Thus, the basin cavity 161 has multiple stepped surfaces such that the vertical wall 168 defines a smaller cross-sectional area than the sidewall 167 of the lower chamber 182, and the sidewall 167 defines a smaller cross-sectional area than the sidewall 163 of the upper chamber 181. Stated another way, the passageway 169 comprises a first cross-sectional area, the lower chamber 182 has a second cross-sectional area, and the upper chamber 181 has a third cross-sectional area, the second cross-sectional area being greater than the first cross-sectional area and the third cross-sectional area being greater than the second cross-sectional area. Thus, the cross-sectional area of the basin cavity 161 gets progressively larger in steps (not continuously) from the rear surface 123 of the head 120 to the front surface 122 of the head 120 (see
The structure of the base portion 160 of the head 120 is designed to support the applicator 150 and the cleaning element assembly 140 within the basin cavity 161. Specifically, as noted above the cleaning element assembly 140 is positioned within the basin cavity 161 such that the lower surface 143 of the head plate 141 and the melt matte 118 are adjacent to the floor 162 of the upper chamber 182 of the basin cavity 161.
Furthermore, in the assembled oral care implement 100 the applicator 150 is also disposed within the basin cavity 161. The applicator 150 comprises an anchor portion 151 and a delivery portion 152. The anchor portion 151 forms a flange 153 that extends from the delivery portion 152. More specifically, the flange 153 of the anchor portion 151 is an annular flange that circumscribes the delivery portion 152. In the exemplified embodiment, the anchor portion 151 has a substantially rectangular shape and the delivery portion 152 has the shape of a dome or half-sphere that protrudes from one of the major surfaces of the anchor portion 151.
The anchor portion 151 of the applicator 150 is positioned within the lower chamber 182 of the basin cavity 161 and the delivery portion 152 of the applicator 150 extends through the aperture 126. More specifically, the anchor portion 151 of the applicator 150 is positioned within the lower chamber 182 of the basin cavity 161 such that an upper surface 155 of the anchor portion 151 rests against the floor 166 of the lower chamber 182 and a side surface 156 of the anchor portion 151 is positioned adjacent to (or abuts against) the sidewall 167 of the lower chamber 182. A first portion 159 of the delivery portion 152 is located within the passageway 169 and a second portion 158 of the delivery portion 152 protrudes through the aperture 126 and is exposed on the outer surface (and more specifically the rear surface 123) of the head 120. A periphery 157 of the delivery portion 150 is positioned adjacent to the vertical sidewall 168 defining the passageway 169, and the second portion 158 of the delivery portion 150 protrudes beyond the rear surface 123 of the head 120 and is exposed for direct contact with a user's oral surfaces during use of the oral care implement. In the exemplified embodiment, the second portion 158 of the delivery portion 150 comprises a ridged or ribbed surface so that the second portion 158 of the delivery portion 150 can be used to scrub debris from a user's oral surfaces.
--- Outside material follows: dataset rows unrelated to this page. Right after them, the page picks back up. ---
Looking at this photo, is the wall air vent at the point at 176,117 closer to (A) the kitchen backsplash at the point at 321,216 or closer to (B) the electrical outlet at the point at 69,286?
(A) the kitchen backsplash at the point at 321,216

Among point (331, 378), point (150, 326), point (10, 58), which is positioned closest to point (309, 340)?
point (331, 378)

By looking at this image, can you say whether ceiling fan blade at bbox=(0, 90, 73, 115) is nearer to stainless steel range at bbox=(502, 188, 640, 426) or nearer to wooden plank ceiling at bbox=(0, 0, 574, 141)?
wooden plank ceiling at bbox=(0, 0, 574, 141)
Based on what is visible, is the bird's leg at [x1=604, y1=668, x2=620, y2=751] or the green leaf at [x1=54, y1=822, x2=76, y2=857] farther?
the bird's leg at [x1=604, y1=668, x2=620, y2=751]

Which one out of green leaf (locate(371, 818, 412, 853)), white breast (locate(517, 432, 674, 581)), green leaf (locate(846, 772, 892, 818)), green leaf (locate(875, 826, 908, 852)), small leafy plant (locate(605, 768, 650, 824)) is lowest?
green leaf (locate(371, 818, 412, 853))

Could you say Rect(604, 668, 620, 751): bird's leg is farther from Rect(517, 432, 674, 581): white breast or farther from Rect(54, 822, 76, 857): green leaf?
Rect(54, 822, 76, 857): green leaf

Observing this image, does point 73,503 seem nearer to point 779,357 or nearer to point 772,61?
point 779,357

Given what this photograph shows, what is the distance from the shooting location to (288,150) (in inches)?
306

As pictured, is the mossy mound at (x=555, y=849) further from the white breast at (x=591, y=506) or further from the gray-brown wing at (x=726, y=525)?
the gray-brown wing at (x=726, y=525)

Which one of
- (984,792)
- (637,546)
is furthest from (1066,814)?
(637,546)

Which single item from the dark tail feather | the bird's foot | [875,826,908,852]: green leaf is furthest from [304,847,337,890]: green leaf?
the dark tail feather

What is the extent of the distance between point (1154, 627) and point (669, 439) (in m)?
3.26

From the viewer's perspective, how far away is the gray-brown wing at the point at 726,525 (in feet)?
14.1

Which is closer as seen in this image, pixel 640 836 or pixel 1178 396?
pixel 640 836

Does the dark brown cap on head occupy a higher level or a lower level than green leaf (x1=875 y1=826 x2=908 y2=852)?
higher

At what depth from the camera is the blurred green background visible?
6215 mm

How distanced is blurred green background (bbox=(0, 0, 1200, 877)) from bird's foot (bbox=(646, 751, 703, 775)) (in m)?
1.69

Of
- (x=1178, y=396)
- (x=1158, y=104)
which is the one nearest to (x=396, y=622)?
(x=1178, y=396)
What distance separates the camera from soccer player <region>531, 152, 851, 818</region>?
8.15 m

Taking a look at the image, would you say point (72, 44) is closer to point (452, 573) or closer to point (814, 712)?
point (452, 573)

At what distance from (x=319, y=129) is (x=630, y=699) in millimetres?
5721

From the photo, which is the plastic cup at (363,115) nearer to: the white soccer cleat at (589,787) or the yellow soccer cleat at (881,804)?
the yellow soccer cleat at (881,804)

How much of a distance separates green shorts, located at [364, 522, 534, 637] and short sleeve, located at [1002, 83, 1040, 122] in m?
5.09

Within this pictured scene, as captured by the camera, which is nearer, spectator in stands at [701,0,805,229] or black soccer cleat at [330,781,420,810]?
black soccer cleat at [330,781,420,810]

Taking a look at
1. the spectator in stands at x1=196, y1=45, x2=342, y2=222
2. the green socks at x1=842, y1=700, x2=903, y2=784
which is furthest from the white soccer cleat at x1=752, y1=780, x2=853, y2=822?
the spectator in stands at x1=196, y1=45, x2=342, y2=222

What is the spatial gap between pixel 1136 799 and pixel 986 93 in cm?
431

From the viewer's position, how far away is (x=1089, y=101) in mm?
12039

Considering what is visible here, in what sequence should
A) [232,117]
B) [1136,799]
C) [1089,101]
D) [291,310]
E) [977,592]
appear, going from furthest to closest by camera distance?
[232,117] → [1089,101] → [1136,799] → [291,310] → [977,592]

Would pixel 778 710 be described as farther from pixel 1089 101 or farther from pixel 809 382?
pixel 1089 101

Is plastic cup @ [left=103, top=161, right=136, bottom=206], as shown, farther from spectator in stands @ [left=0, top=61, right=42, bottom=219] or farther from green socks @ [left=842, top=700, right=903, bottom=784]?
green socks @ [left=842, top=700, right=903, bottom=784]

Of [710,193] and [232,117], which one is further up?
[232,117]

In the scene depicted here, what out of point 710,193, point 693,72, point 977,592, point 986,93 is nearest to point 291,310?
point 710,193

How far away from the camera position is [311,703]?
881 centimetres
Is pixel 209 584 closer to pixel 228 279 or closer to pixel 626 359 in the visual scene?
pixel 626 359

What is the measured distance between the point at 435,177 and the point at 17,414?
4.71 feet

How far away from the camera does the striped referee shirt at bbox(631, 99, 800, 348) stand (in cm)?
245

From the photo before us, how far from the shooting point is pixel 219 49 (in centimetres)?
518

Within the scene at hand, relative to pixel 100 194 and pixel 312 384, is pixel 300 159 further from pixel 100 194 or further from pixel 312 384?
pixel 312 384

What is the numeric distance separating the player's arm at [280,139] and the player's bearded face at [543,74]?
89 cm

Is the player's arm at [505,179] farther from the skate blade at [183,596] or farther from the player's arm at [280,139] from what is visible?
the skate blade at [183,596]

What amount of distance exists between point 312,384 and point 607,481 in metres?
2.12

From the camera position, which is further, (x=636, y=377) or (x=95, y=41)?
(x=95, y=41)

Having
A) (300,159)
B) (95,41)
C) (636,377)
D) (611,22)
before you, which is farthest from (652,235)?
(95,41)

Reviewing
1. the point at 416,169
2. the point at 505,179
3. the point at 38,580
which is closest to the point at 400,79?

The second portion 158 of the delivery portion 150 that protrudes beyond the rear surface 123 of the head 120 forms an island of the delivery portion 150 in that it is surrounded by the rear surface 123 of the head 120. Specifically, the second portion 158 of the delivery portion 150 is surrounded around its entire circumference by the material of the rear surface 123 of the head 120. In the exemplified embodiment, the second portion 158 of the delivery portion 150 is centrally located on the rear surface 123 of the head 120 such that it is equidistantly spaced from the proximal and distal ends of the head 120 and from the left and right lateral sides of the head 120. However, the invention is not to be so limited and the second portion 158 of the delivery portion 150 can be positioned at other locations on the rear surface 123 of the head 120 and still be completely surrounded by the rigid material of the head 120.
The anchor portion 151 of the applicator 150 rests upon the floor 166 of the lower chamber 181, which forms a shoulder of the base portion 160 that defines the aperture 126. Furthermore, the delivery portion 152 of the applicator 150 extends into and protrudes through the aperture 126 so as to be exposed through the aperture 126 on the rear surface 123 of the head 120. The anchor portion 152 of the applicator 150 has a cross-section that cannot pass through the aperture 126. Specifically, the size and shape of the anchor portion 152 of the applicator 150 is such that it cannot pass beyond the floor 166 of the lower chamber 182. Stated another way, the cross-sectional area (or the width or diameter) of the aperture 126 or passageway 169 (defined by the vertical sidewall 168) is smaller than the cross-sectional area (or the width or diameter) of the anchor portion 152 of the applicator 150, thereby preventing the anchor portion 152 of the applicator 150 from entering into the aperture 126 or the passageway 169. The delivery portion 152 of the applicator 150 has a smaller cross-sectional area than the anchor portion 152 of the applicator 150. More specifically, the cross-sectional area of the delivery portion 152 of the applicator 150 is less than or equal to the cross-sectional area of the aperture 126 and passageway 169 so that the delivery portion 152 of the applicator 150 can pass beyond the floor 166 of the lower chamber 182 and into and through the aperture 126 for exposure at the rear surface 123 of the head 120 to contact a user's oral surfaces during use of the oral care implement 100.
In the exemplified embodiment, the applicator 150 is formed of a first capillary material. The first capillary material can be any type of material through which a liquid can travel via capillary action or capillary flow. Specifically, the first capillary material can be a porous material, a fibrous material, a foam material, a sponge material, natural fibers, sintered porous materials, porous or fibrous polymers or other materials which conduct the capillary flow of liquids. Of course, the first capillary material is not to be limited by the specific materials noted herein, but can be any material that facilitates movement of a liquid therethrough via capillary action. Furthermore, although described herein as being formed of a capillary material, the invention is not to be so limited in all embodiments. In certain other embodiments the applicator 150 may be formed of a plastic material or a rubber material and may have an orifice formed therethrough to enable the oral care material to flow through the applicator 150 for application to a user's oral cavity.
In the exemplified embodiment, the applicator 150 is a relatively small structure such that it fits entirely within the head 120 of the oral care implement 100. Furthermore, as noted above in the exemplified embodiment the store of oral care material 103 is located within the reservoir 102 in the handle 110 of the oral care implement 100. Thus, the applicator 150 does not extend all the way into the reservoir 102, and no portion of the applicator 150 is in direct contact with the store of oral care material 103 within the reservoir 102. However, the applicator 150 is fluidly coupled to the store of oral care material 103 within the reservoir 102.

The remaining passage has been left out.